-- begin Text provided --

Unfortunately, however, stylistic felicity not only cannot be taught—it cannot be learned. At least not in time to do any good. One cannot get there from here. The learning would have had to start at age ten, with good and incessant reading, continuing over the years. It is amazing how many times I have been asked to teach a group of government employees how to write stylistically pleasing sentences—and to do it in three easy lessons. The candidates usually are people who have never read anything more aesthetically pleasing than the latest instructions for filling out income-tax forms, and who at home feel they have made their gesture to literature by listening to a TV editorial. They try, but it is simply not in them to distinguish between a sentence so awkward that it sets the teeth on edge and one that moves with some degree of grace. We are back to form again: such people do not possess an educated anticipation with regard to literary pleasure, and so cannot be either gratified or disappointed by the rise and fall of a sentence.

-- end Text provided --

Pick up the passage on why a graceful writing style cannot be taught and carry it forward from its final sentence. The data after this passage comes from a separate source.

-- begin Provided material --

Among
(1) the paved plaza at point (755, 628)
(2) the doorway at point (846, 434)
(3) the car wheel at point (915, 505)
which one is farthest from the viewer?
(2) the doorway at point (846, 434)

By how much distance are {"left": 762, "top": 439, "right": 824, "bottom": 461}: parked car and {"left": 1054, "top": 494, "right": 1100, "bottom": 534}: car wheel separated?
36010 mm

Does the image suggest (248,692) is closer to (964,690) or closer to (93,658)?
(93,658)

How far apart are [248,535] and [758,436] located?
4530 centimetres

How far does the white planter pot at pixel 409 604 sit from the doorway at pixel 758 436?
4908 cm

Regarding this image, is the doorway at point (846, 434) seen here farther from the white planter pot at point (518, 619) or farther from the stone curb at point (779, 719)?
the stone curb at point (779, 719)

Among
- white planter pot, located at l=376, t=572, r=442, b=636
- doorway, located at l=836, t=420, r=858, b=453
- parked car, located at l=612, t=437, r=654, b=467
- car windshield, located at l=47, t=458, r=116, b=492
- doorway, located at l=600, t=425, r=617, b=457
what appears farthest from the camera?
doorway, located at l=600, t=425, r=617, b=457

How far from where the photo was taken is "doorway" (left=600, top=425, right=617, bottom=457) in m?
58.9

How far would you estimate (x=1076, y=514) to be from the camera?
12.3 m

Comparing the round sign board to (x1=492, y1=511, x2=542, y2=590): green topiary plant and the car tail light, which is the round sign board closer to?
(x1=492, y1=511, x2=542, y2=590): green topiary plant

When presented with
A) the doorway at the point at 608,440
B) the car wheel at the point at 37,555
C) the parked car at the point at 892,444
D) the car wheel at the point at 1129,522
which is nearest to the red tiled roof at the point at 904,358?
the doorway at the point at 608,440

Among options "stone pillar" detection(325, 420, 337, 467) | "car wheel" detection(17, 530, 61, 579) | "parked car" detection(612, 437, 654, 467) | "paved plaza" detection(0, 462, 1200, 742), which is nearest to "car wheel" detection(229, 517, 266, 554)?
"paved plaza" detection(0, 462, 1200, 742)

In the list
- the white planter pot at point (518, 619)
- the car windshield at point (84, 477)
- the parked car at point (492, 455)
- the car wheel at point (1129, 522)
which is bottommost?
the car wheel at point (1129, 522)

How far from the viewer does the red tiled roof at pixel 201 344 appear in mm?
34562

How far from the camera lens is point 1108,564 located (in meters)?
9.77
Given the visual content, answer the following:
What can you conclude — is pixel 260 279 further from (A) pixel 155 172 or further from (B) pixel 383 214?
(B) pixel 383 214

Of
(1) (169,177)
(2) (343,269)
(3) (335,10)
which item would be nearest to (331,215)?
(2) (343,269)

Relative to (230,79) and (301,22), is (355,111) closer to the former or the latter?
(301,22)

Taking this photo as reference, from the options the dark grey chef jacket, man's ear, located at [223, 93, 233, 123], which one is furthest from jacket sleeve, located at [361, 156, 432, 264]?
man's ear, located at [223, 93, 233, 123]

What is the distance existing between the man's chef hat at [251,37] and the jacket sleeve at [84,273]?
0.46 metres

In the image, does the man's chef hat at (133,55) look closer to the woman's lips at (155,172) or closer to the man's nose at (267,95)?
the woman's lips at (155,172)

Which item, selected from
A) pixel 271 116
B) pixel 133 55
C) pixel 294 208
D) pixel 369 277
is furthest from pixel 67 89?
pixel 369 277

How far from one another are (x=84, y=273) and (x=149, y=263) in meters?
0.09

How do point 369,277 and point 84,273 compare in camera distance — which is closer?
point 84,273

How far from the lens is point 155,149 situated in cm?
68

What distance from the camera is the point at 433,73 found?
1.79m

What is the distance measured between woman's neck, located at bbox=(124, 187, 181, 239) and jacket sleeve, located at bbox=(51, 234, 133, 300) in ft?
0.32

-- end Provided material --

Expected answer:
If the teacher can do little more than clean up the grosser errors in grammar and syntax, what can the editor do? Surely not rewrite every stylistically deficient article he gets, for even if he had the time, the piece would then become his own. How we say something is often more important than what we say. Form is more important than content, and that is why Rachmaninoff can put his. name at the bottom of the score of “Variations on a Theme by Paganini.” Perhaps, however, it would help if editors joined in a national effort to publicize their concern over badly written prose, and let it be known that the kind of flaccid, awkward, disjointed writing that now is accepted will not be viewed with favor in the future.
I cannot, I think, conclude this discussion better than by reverting to my favorite century, the seventeenth, and quoting a few words from Ben Jonson. They occur in that rather odd posthumously published collection of scattered thoughts called Timber: Or Discoveries Made Upon Men and Matter. “In style,” Jonson, says, “to consider what ought to be written, and after what manner, he must first think and excogitate his matter, then choose his words, and examine the weight of either. Then take care, in placing and ranking both matter and words, that the composition be comely; and to do this with diligence and often.” And again: “For a man to write well, there are required three necessaries—to read the best authors, observe the best speakers, and much exercise of his own style.”